USGA Officials Weigh in on LIV Golf, Equipment Changes + More

Besides Phil Mickelson, the most highly anticipated press conference of U.S. Open week was the USGA’s meeting with the media on Wednesday morning. 

USGA President Stu Francis, CEO Mike Whan and Chief Championships Officer John Bodenhamer all spoked with the media and addressed the current chaos going on in the golf world and the eventual equipment changes. 

Stu Francis, Mike Whan, John Bodenhamer

Here are some of the highlights: 

LIV Golf 

Prior to the Open, the USGA announced that players who take part in the LIV Tournament would be allowed to compete in the U.S. Open. 

Despite them being suspended by the PGA Tour. 

On Wednesday, Mike Whan had the following to say about the decision: 

“We definitely feel responsibility to this game, and we feel a responsibility to the competitors that play it. We did sit down and have a long conversation about a week before the U.S. Open, did where somebody else play and what promoter they played it with, disqualify them for this event? We decided no on that, with all the awareness that not everyone would agree with that decision.” 

He added, “Whether we all like it or not, in February 30 guys played for the same promoter in Saudi Arabia with an acceptable release from the PGA TOUR, and for years the DP World Tour has had an event there, same promoter. I’m sure there are players that both came through our qualifying and maybe teeing it up that are sponsored by those different — so we asked ourselves the question of one, one week before if you play somewhere where you’re not approved to play, would you be disqualified for the 2022 U.S. Open? And we said no.”

Whan was asked further about the LIV Golf series a couple of questions later in his press conference and admitted that he was “sad” about what is going on in the game of golf. 

“Listen, I’m saddened by what’s happening in the professional game. Mostly as a fan because I like watching the best players in the world come together and play, and this is going to fracture that. I’ve heard that this is good for the game. At least from my outside view right now, it looks like it’s good for a few folks playing the game, but I’m struggling with how this is good for the game,” Whan said. 

Whan when asked if he could see a situation in the future where players who play LIV don’t play the U.S. Open, he answered “Yes.” 

Distance Debate 

As GolfNewsRI has written about, the USGA is conducting studies on equipment and looking at possibly rolling back distance in the pro game. 

The USGA has been conducting studies on everything from clubs to balls and everything in between. 

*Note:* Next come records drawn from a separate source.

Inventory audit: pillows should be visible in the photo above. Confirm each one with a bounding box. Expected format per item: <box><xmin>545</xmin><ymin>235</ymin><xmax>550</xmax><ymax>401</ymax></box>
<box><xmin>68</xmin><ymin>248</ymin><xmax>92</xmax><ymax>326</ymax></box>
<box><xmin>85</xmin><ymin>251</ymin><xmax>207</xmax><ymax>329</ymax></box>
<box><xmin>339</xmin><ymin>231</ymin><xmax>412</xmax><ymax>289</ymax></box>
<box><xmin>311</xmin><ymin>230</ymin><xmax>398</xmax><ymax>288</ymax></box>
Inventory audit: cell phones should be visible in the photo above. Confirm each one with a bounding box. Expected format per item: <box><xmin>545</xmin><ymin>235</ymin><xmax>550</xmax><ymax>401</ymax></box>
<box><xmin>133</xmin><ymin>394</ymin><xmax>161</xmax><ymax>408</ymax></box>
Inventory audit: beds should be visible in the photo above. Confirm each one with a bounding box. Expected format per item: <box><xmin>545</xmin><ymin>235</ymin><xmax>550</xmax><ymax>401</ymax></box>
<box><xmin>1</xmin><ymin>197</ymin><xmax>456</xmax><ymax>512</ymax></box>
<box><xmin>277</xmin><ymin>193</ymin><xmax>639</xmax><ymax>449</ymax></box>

Whan offered this update on Wednesday: 

“In March of this year we came to the media and to the manufacturers and said, we’re really focused on two potential areas: How we’ll look at testing golf balls, using essentially the same testing method we do today, but updating that testing method to really replicate the speeds of today’s game. And, quite frankly, we haven’t done that since 2004. So those speeds and the way we test weren’t representative of today’s game. And at the same time looking at a driver that might be something that we only have as a model local rule that would reduce how much spring effect is on the face and reduce some of the size of the sweet spot. Meaning, greater reward for center hits and greater disincentive, quite frankly, for missing the center of the club. 

We couldn’t figure out a way to do that on a golf club and not negatively affect the retail market, so we looked at that as more of a model local rule to be put in play in an elite competition. 

At the same time we talked about doing those two things, I don’t want to miss something else. We’ve actually talked about removing some of the other tests that have been in place for a long time. One is called initial velocity of a golf ball, and the other is the limitation on how big a sweet spot can be. 

We’re potentially analyzing removing those two tests, and the benefit of that is we think if we removed that, there’s a potential — not a guarantee, but a potential it’ll free up innovation space for the manufacturers to create a ball that would actually be better for low club speeds, be better beginners, to be better for my father. Sorry, Dad, if you’re listening. I just really took shot at my dad. But actually give the manufacturers a little bit of freedom. 

At the same time on a golf club if we freed up a little more space in sweet spot, maybe we could create even more forgiving golf clubs. 

At the same time we are trying to address distance at the highest level, we also want to make sure we respect what’s happening in the retail side of this game and the recreation game and not only enjoy it, but potentially maybe even fuel it a bit.” 

Launching Development Program 

The USGA also announced that they will be launching a development plan to help get kids into golf and keep them in golf. 

“We want to build something in the neighborhood of a $40 million grant program. We want to have a significant pool of funds to help — you can’t build an American pipeline with a couple million bucks. We’ve got to be there in a big way, and the good news for me is, and J.B. knows this, I’ve shared this around the country with a lot of people. I’m always floored how many people would like to help, both corporate and individuals that believe that this is more than past time, so I think we’re going to have a lot of friends and family join us on building an American development team process that’s going to be pretty interesting. And if not, we’re going to do it anyway, but I do think we’re going to have room for people to jump on the train with us.”